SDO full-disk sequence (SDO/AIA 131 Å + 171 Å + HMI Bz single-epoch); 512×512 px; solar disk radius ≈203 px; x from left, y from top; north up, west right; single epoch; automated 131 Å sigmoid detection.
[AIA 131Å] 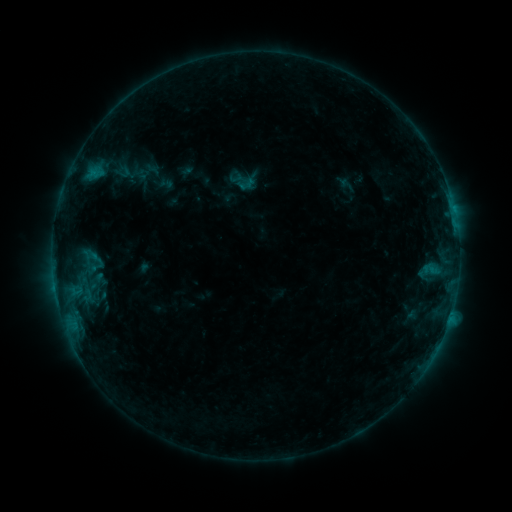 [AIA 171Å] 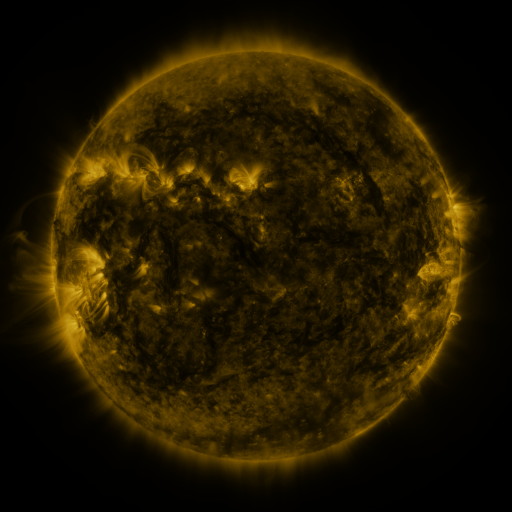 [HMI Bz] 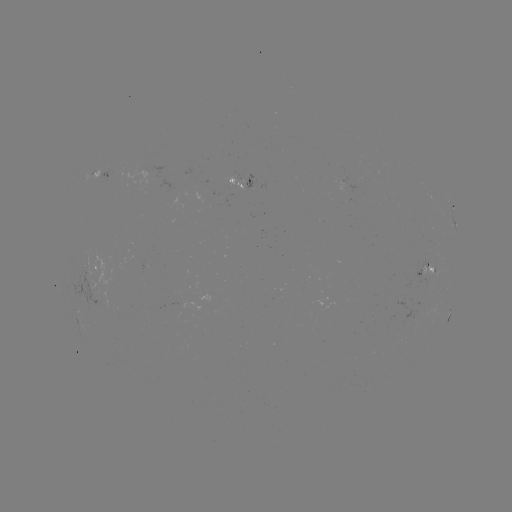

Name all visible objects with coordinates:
sigmoid: (96, 259)
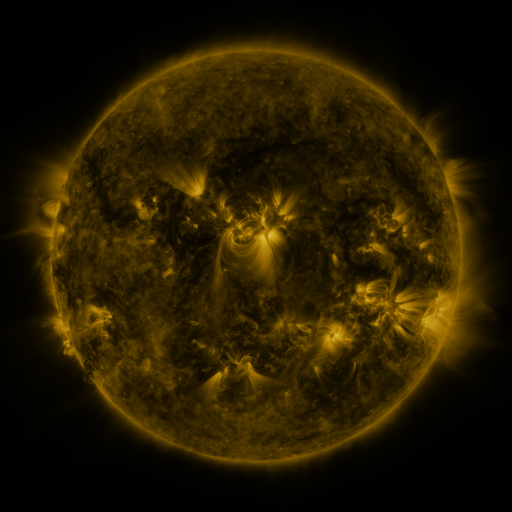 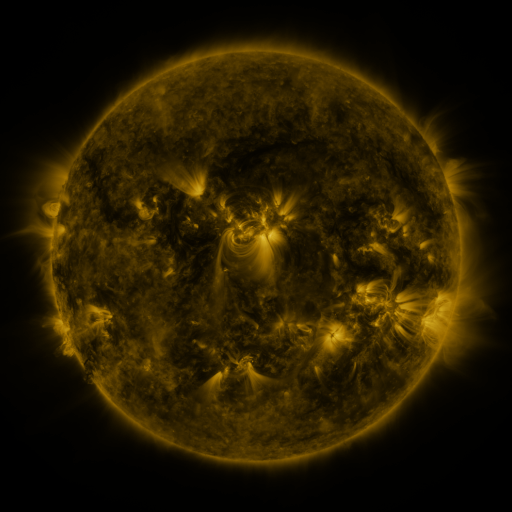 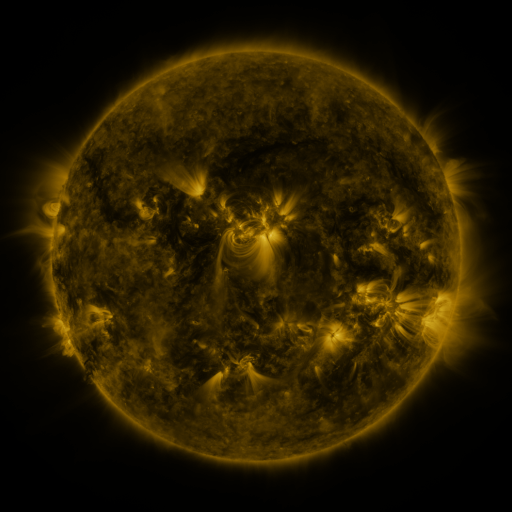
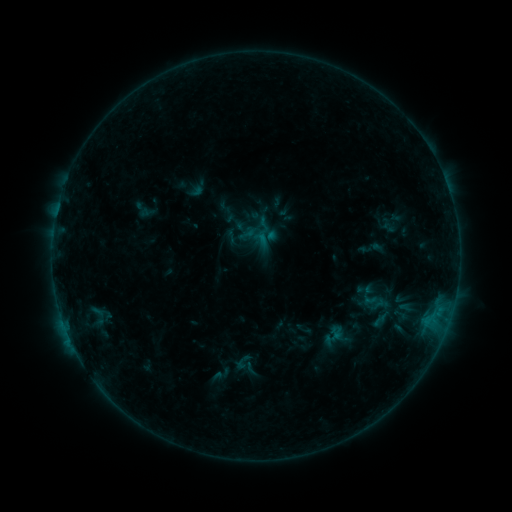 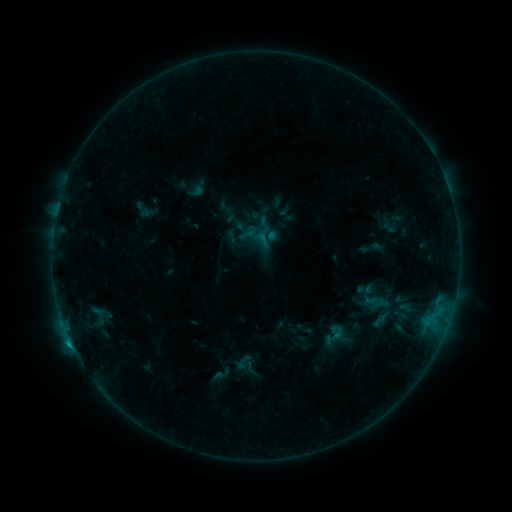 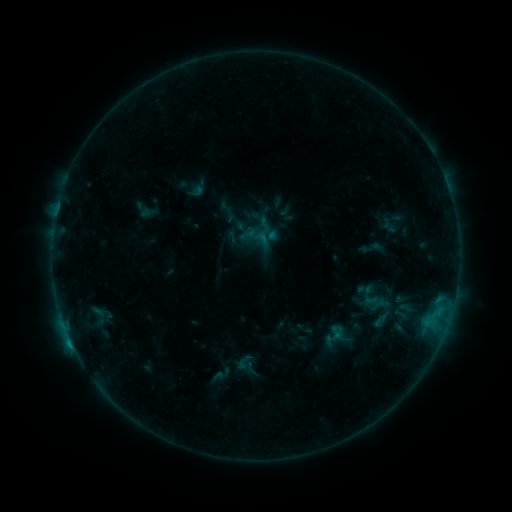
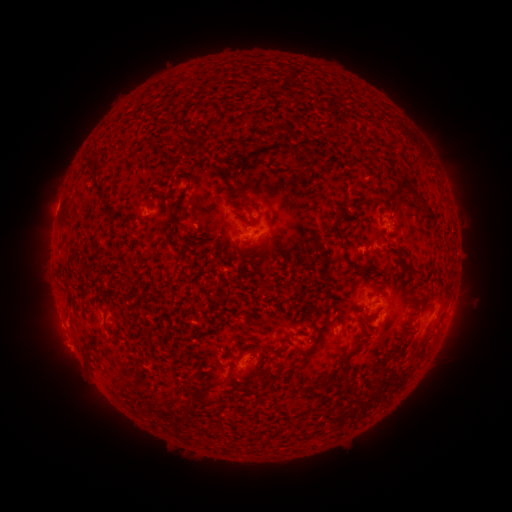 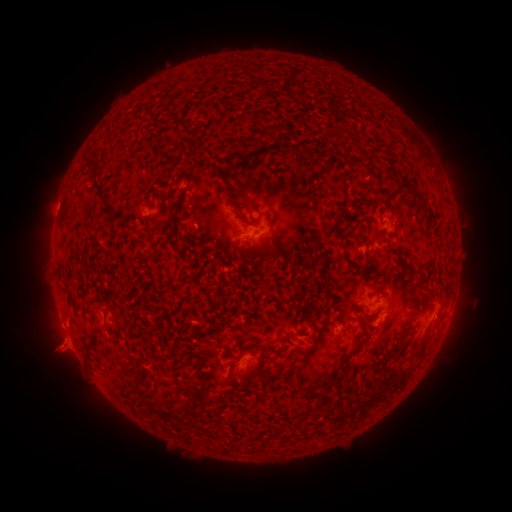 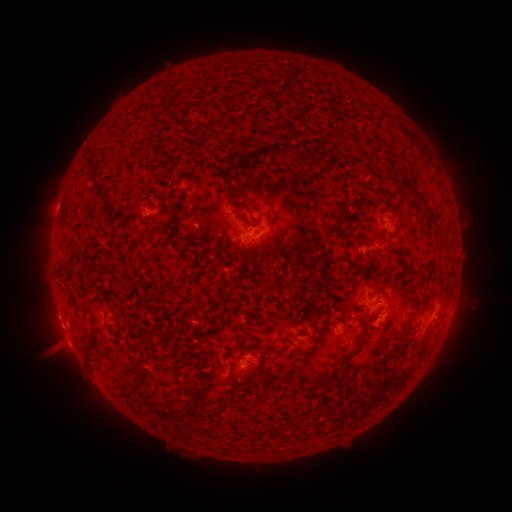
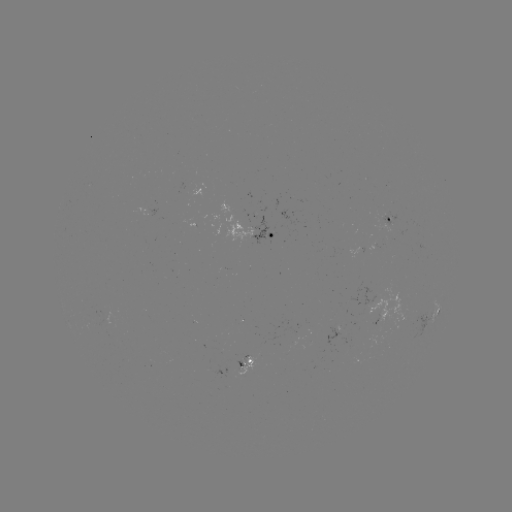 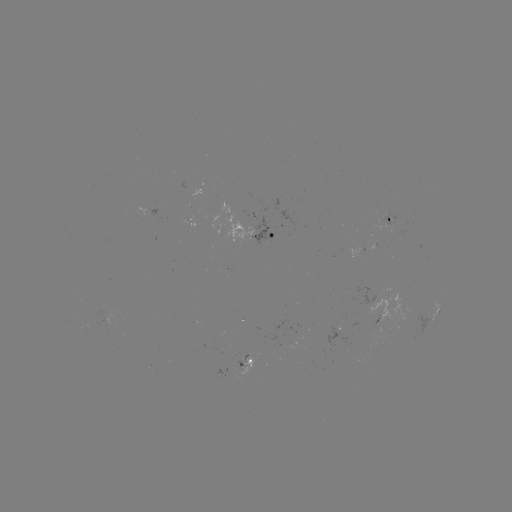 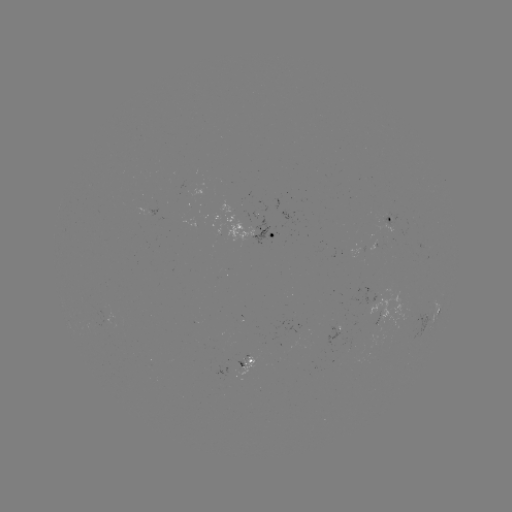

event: flare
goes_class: B6.0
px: (72, 342)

════════

DIRECTIONS: All lines from the one containing "Name all visible" through the end of the data are to be restated exactly, with nothing else and without the pictures.

ANSWER TO THIS PROBLEM:
Name all visible objects with coordinates:
sigmoid: (96, 259)

event: flare
goes_class: B6.0
px: (72, 342)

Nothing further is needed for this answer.